===== RECORDS PROVIDED =====

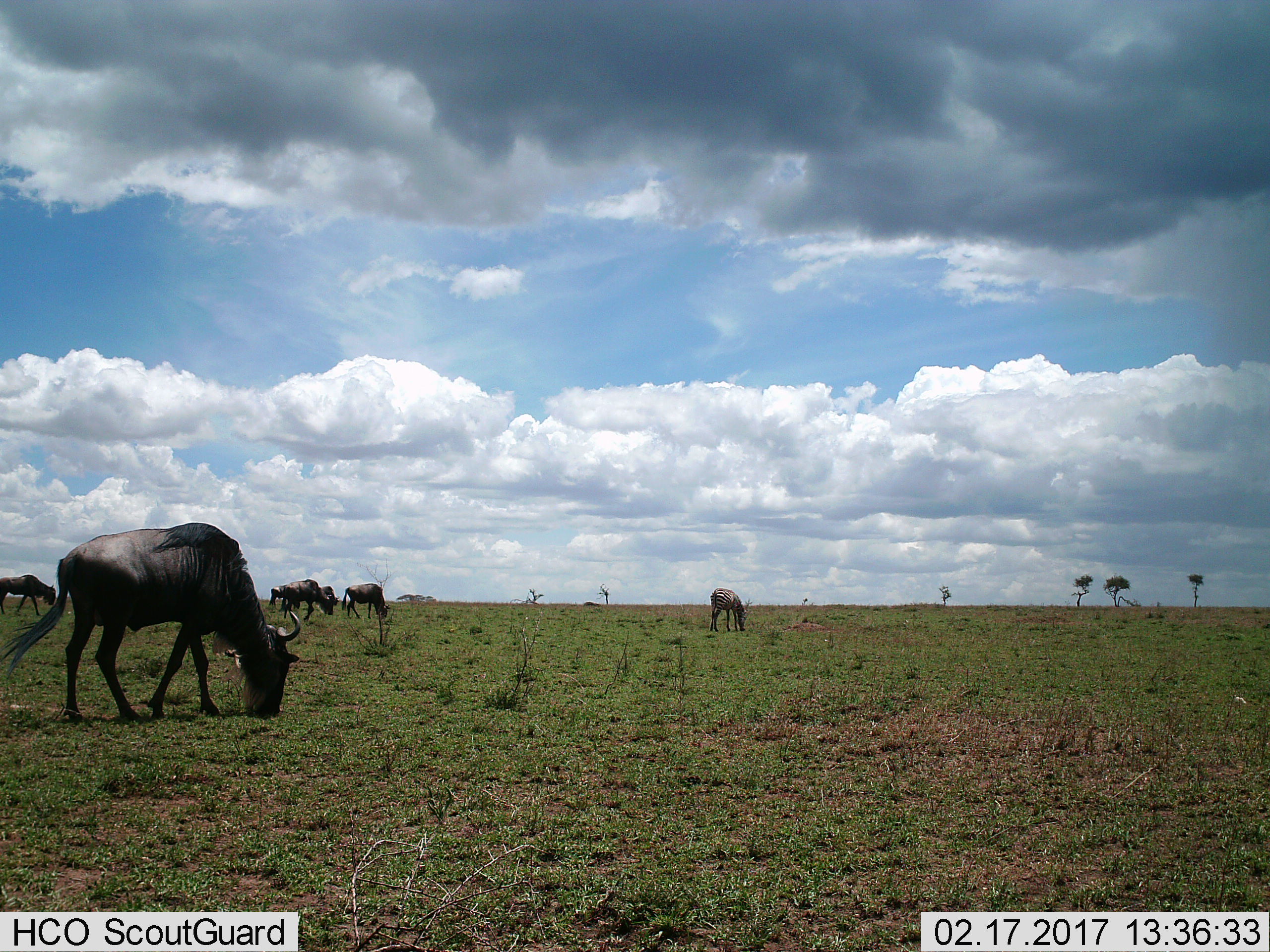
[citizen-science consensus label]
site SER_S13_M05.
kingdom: Animalia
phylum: Chordata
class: Mammalia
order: Artiodactyla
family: Bovidae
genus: Connochaetes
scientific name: Connochaetes taurinus taurinus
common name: blue wildebeest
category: wildebeestblue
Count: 5.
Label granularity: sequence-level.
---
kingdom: Animalia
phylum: Chordata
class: Mammalia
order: Perissodactyla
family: Equidae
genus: Equus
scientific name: Equus quagga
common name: plains zebra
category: zebraplains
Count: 1.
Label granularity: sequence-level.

=====

TASK DIRECTIONS: Pictures are to be left out; the lines from the start of the records above through the line holding "scientific name: Equus quagga" are to be returned exactly.

WRITTEN RESPONSE:
[citizen-science consensus label]
site SER_S13_M05.
kingdom: Animalia
phylum: Chordata
class: Mammalia
order: Artiodactyla
family: Bovidae
genus: Connochaetes
scientific name: Connochaetes taurinus taurinus
common name: blue wildebeest
category: wildebeestblue
Count: 5.
Label granularity: sequence-level.
---
kingdom: Animalia
phylum: Chordata
class: Mammalia
order: Perissodactyla
family: Equidae
genus: Equus
scientific name: Equus quagga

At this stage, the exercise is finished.